In the village of Bogaboga, in South Collingwood Bay, with a population of 500, an increasingly aggressive sea combined with effects of a drought in 1997 has led to coastal erosion, saline contamination of spring water and destruction of crops.
People now face lack of food and an increase in malaria and diarrhoea. In the north of Collingwood Bay, the village of Uiaku, home to 780 people, has high crop diversity, but infrastructure and food gardens have been hit by intensified coastal and inland flooding. The community now has contingent plans to migrate further inland.
Mangrove degradation has contributed to an increasingly vulnerable coastal ecosystem.
The man-made degradation that is happening is all to do with firewood and construction, Mogina explained. The most significant is firewood. With population increase, there are more people with more houses to build and 90 percent of Collingwood Bay houses are built with mangrove wood.
In 2009, after consultation with communities about how they were employing traditional knowledge to combat climate change, Mama Graun began resource mapping in Collingwood Bay for a mangrove- based climate initiative.
When we were looking at communities’ use of local resources, mangroves emerged as one of the most important ecosystem services, especially in rural communities that do not receive too much help from the government or from outside, particularly after disasters, said Mogina.
Other local adaptation strategies include constructing seawalls, drainage systems and houses on higher foundation posts and buffering dwellings with sand and coconut husks.
Growing and strengthening mangroves doesn’t stop the sea level rise, but it does stop erosion, Mogina said. Communities with mangroves as a barrier to the sea are much less impacted by storms and cyclones.
In 2011, Mama Graun planned the planting and rehabilitation of mangrove forests along 47 kilometres in Collingwood Bay over the next five years, in the first phase of a project that will eventually incorporate 28 villages across 206 km of coastline.
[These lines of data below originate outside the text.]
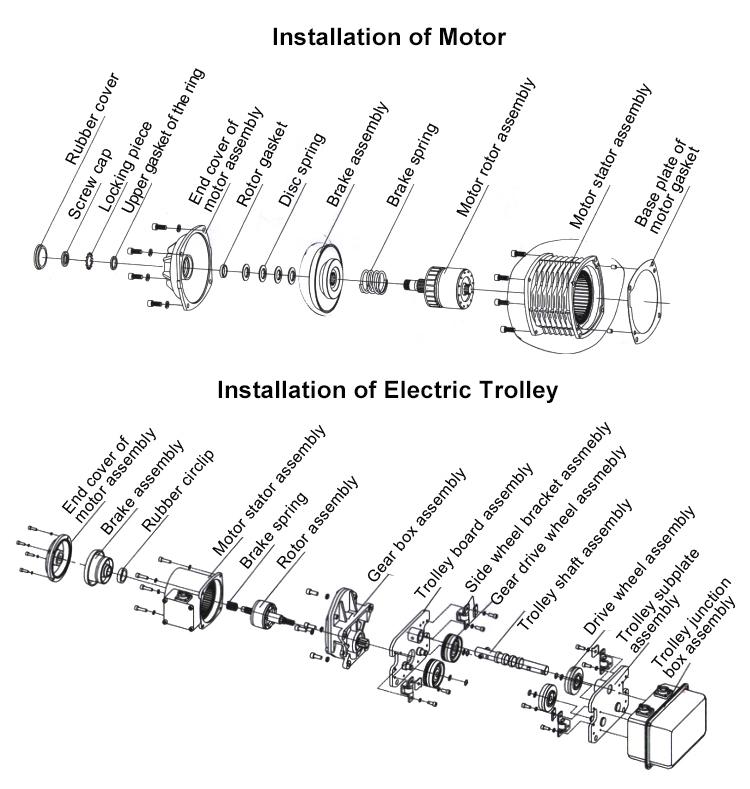 Installation of Motor

Rubber cover
Screw cap
Locking piece
Upper gasket of the ring
End cover of motor assembly
Rotor gasket
Disc spring
Brake assembly
Brake spring
Motor rotor assembly
Motor stator assembly
Base plate of motor gasket

Installation of Electric Trolley

End cover of motor assembly
Brake assembly
Rubber circlip
Motor stator assembly
Brake spring
Rotor assembly
Gear box assembly
Trolley board assembly
Side wheel bracket assmebly
Gear drive wheel assmebly
Trolley shaft assembly
Drive wheel assembly
Trolley subplate assembly
Trolley junction box assembly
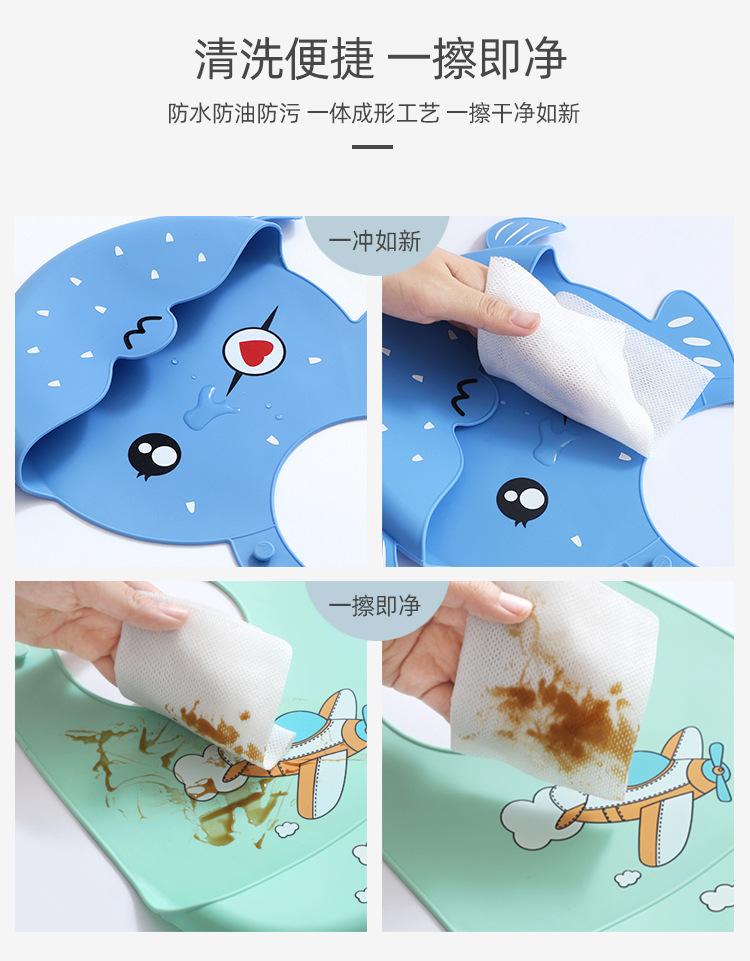 清洗便捷 一擦即净

防水防油防污 一体成形工艺 一擦干净如新

一冲如新

一擦即净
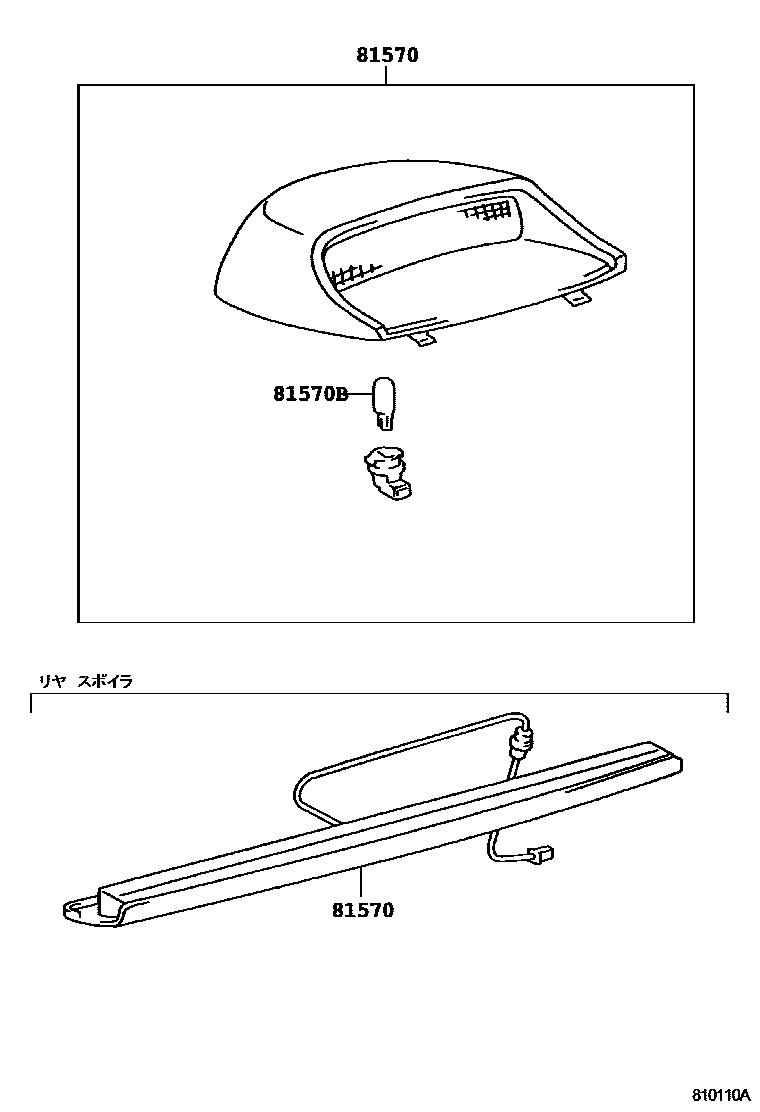 81570

81570B

リヤ スポイラ

81570

810110A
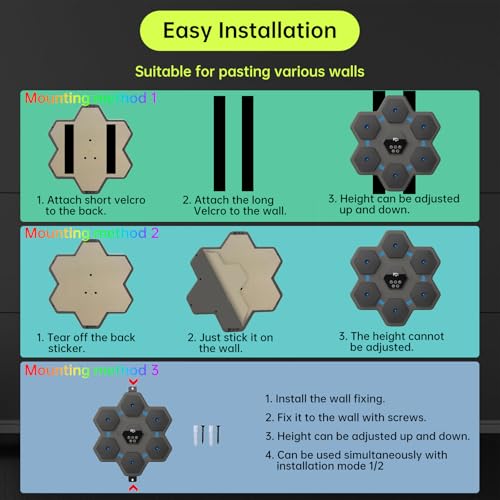 Easy Installation

Suitable for pasting various walls

Mounting method 1

1. Attach short velcro to the back.

2. Attach the long Velcro to the wall.

3. Height can be adjusted up and down.

Mounting method 2

1. Tear off the back sticker.

2. Just stick it on the wall.

3. The height cannot be adjusted.

Mounting method 3

1. Install the wall fixing.

2. Fix it to the wall with screws.

3. Height can be adjusted up and down.

4. Can be used simultaneously with installation mode 1/2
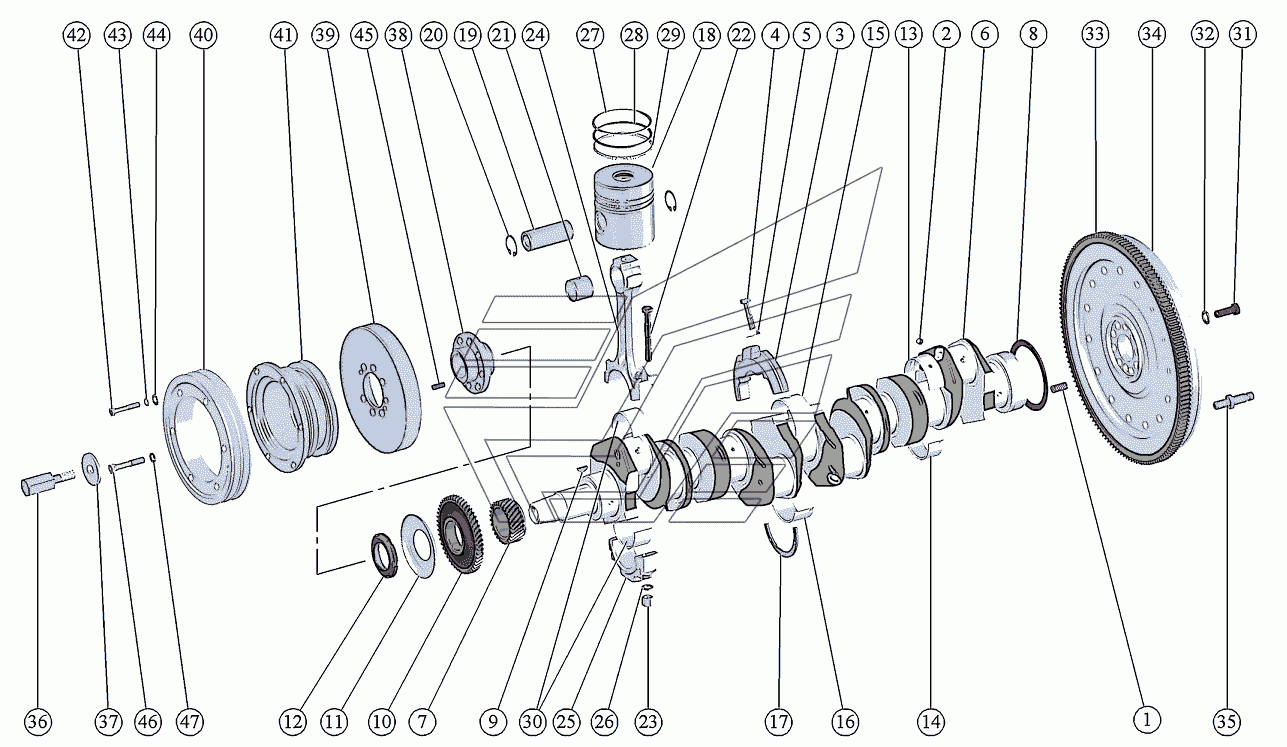 42 43 44 40 41 39 45 38 20 19 21 24 27 28 29 18 22 4 5 3 15 13 2 6 8 33 34 32 31

36 37 46 47 12 11 10 7 9 30 25 26 23 17 16 14 1 35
By providing grant incentives to communities in the form of education and tuition fees, the cost of the mangrove project will be kept to an affordable 14,000 kina per hectare, which compares to the average cost of approximately 131,356 kina per hectare. Most importantly, participating villages will hold ownership of the project.
We provide the funding, so that they can develop a management plan (for the project). The really big lesson is to work with communities to develop adaptation activities that they want and are most appropriate. This is what community conservation is all about, you empower people to take responsibility themselves, Mogina emphasised.
Today the local NGO shares its knowledge nationwide through the Office of Climate Change and Development (OCCD) and is contributing to a national initiative to plant two million mangroves throughout the country.
According to Luanne Losi, OCCD’s adaptation policy analyst, OCCD decided to focus on mangroves because it was seen to be a low cost method that would have an impact on a large number of people. The mangrove initiative is being conducted in association with other climate change adaptation actions, such as a coastal early warning system and dry stone wall project.
OCCD programmes are aligned with Papua New Guinea’s Vision 2050, which outlines the government’s aims to develop mitigation and adaptation capacity in all impacted communities and provide weather and natural disaster monitoring systems in all provinces.
However resourcing and funding remain substantial challenges. Currently the OCCD is working to attract private sector investment and support the local work of NGOs, including Mama Graun, the Nature Conservancy and World Wildlife Fund.